Dataset entries:
__________

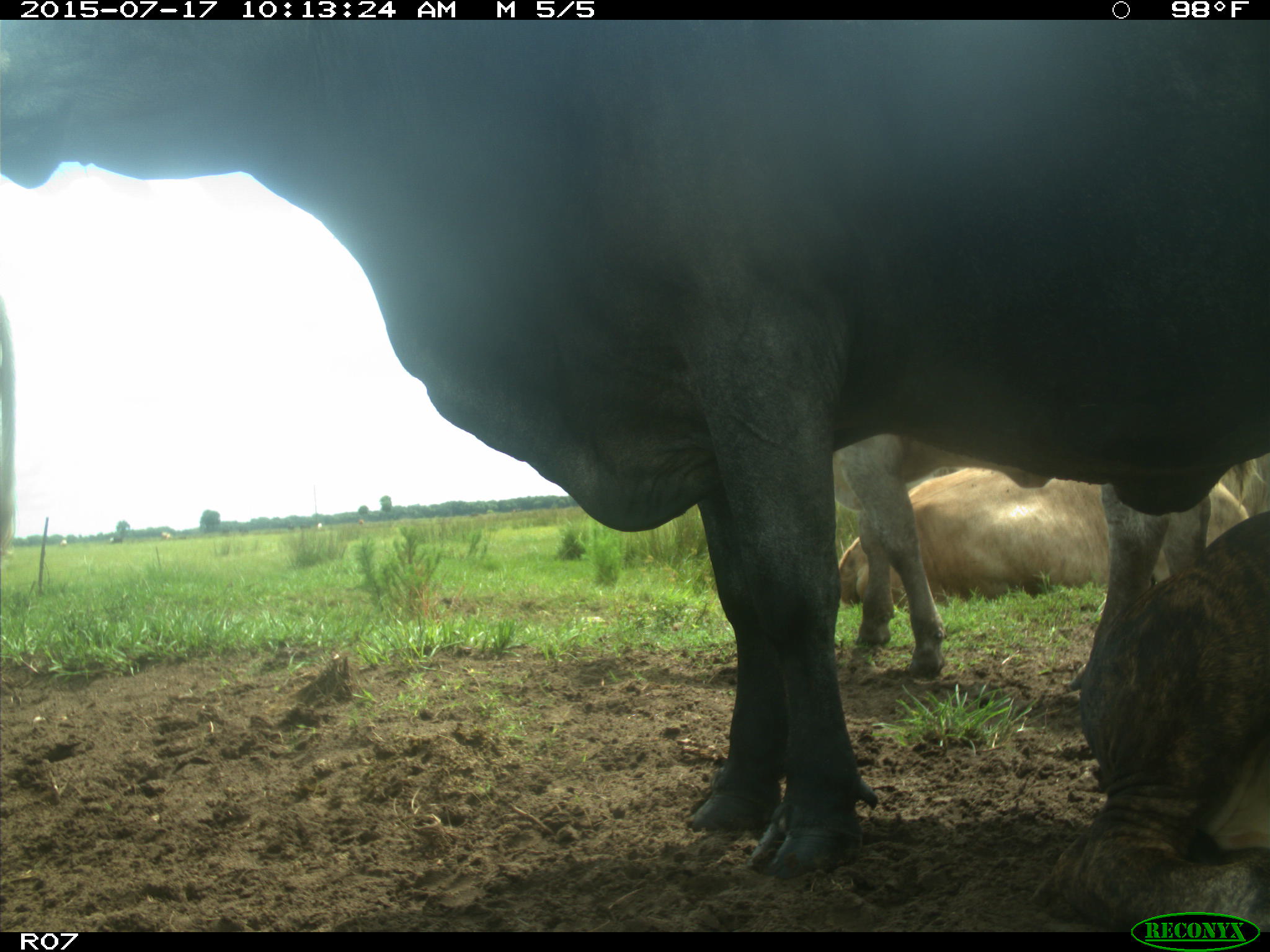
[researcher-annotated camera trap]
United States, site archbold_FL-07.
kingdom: Animalia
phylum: Chordata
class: Mammalia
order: Artiodactyla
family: Bovidae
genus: Bos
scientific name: Bos taurus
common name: domestic cow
Bos taurus (domestic cow).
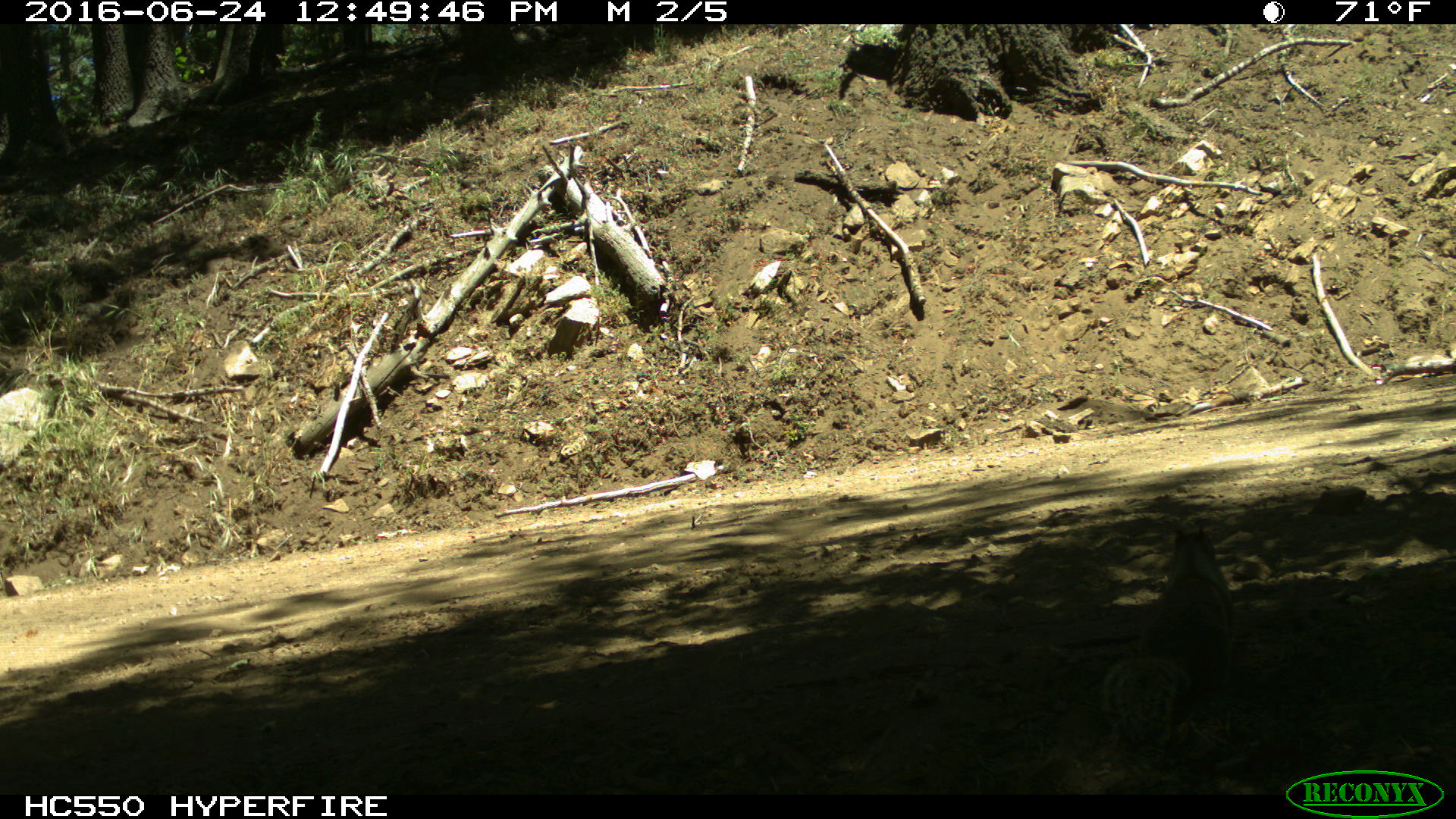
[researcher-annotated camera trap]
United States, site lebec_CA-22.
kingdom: Animalia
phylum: Chordata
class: Mammalia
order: Rodentia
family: Sciuridae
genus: Otospermophilus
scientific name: Otospermophilus beecheyi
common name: california ground squirrel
Otospermophilus beecheyi (california ground squirrel).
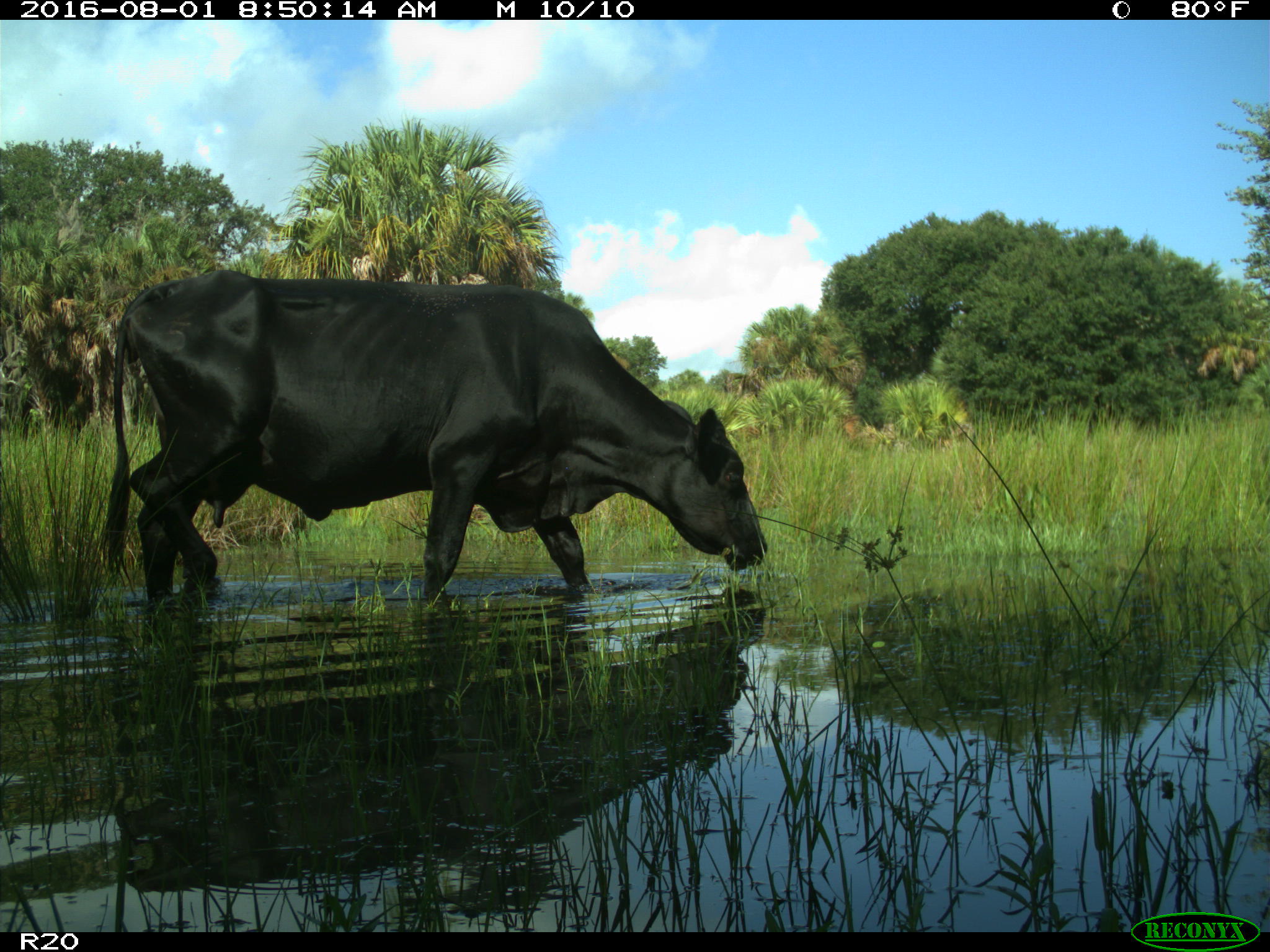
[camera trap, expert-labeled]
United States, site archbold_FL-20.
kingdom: Animalia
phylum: Chordata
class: Mammalia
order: Artiodactyla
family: Bovidae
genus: Bos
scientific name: Bos taurus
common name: domestic cow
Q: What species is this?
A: Bos taurus (domestic cow).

__________

§ TASK DIRECTIONS
Output the data exactly. Leave every picture out.

§ RESULT OF THIS EXERCISE
[researcher-annotated camera trap]
United States, site archbold_FL-07.
kingdom: Animalia
phylum: Chordata
class: Mammalia
order: Artiodactyla
family: Bovidae
genus: Bos
scientific name: Bos taurus
common name: domestic cow
Bos taurus (domestic cow).
[researcher-annotated camera trap]
United States, site lebec_CA-22.
kingdom: Animalia
phylum: Chordata
class: Mammalia
order: Rodentia
family: Sciuridae
genus: Otospermophilus
scientific name: Otospermophilus beecheyi
common name: california ground squirrel
Otospermophilus beecheyi (california ground squirrel).
[camera trap, expert-labeled]
United States, site archbold_FL-20.
kingdom: Animalia
phylum: Chordata
class: Mammalia
order: Artiodactyla
family: Bovidae
genus: Bos
scientific name: Bos taurus
common name: domestic cow
Q: What species is this?
A: Bos taurus (domestic cow).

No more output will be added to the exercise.